#### Selected excerpt:

========

By: Juanita Bawagan
30 Oct, 2017
Senior Fellow Joelle Pineau creates new algorithms every week and it seemed fitting that she shared a recipe of sorts for Canada’s AI Revolution at the CIFAR Massey Talk on Oct.23.
“There are a few ingredients in my mind to have a successful AI revolution,” said Pineau. She listed data, computing infrastructure, domain specific knowledge, efficient learning algorithms and architectures, and teams of talented scientists.
“All of the ingredients have to be aligned for us to make progress,” said Pineau who co-directs McGill University’s Reasoning and Learning Lab and heads the new Facebook AI Research lab in Montreal.
In the 1990s, Pineau was completing her PhD at Carnegie Mellon University in Pittsburgh. She recalled researchers were already developing self-driving cars then. One prototype was reputed to have driven from the east coast to the west coast, but mostly it “just followed the white line” on straight lengths of highway.
Though AI research goes back to the 1950s, major breakthroughs didn’t come until recently. This coincided with the shift from a “programmatic” approach to “show and tell.” Now, scientists don’t need to program pages of instructions but instead show the machine how to make decisions and let the machine learn to come to its own conclusions. This process, known as deep learning, would not have been possible without massive datasets and the computing power to process them.

========

#### Supplied data:
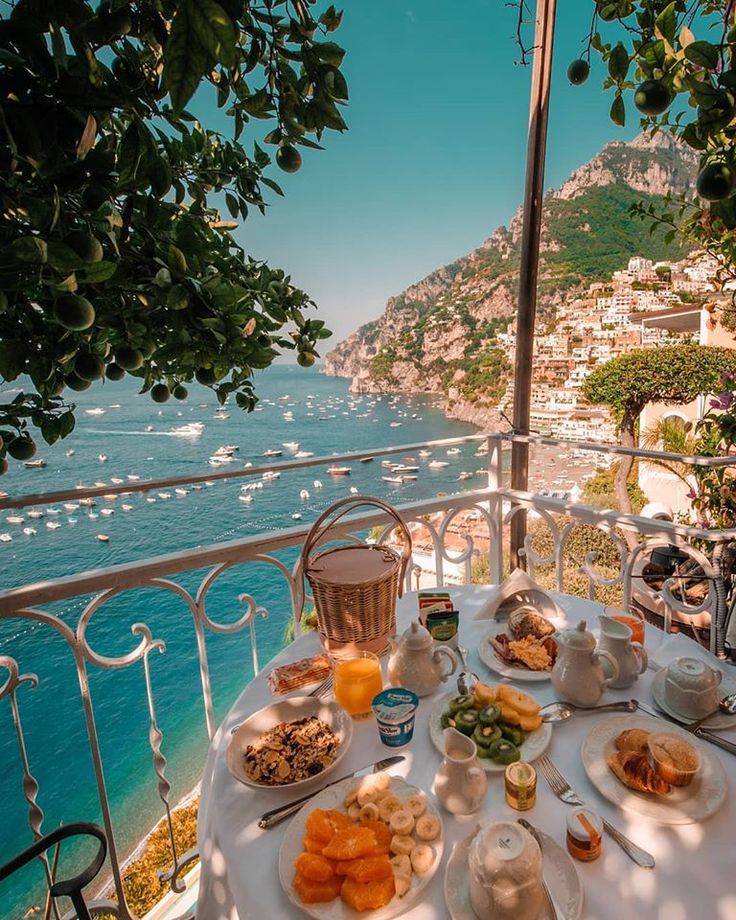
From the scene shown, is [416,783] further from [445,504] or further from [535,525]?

========

#### Exercise objective:
Write out word for word the part of the piece on Joelle Pineau's Massey Talk starting at "In the 1990s, Pineau" and ending at "lengths of highway.".

#### Response to this exercise:
In the 1990s, Pineau was completing her PhD at Carnegie Mellon University in Pittsburgh. She recalled researchers were already developing self-driving cars then. One prototype was reputed to have driven from the east coast to the west coast, but mostly it “just followed the white line” on straight lengths of highway.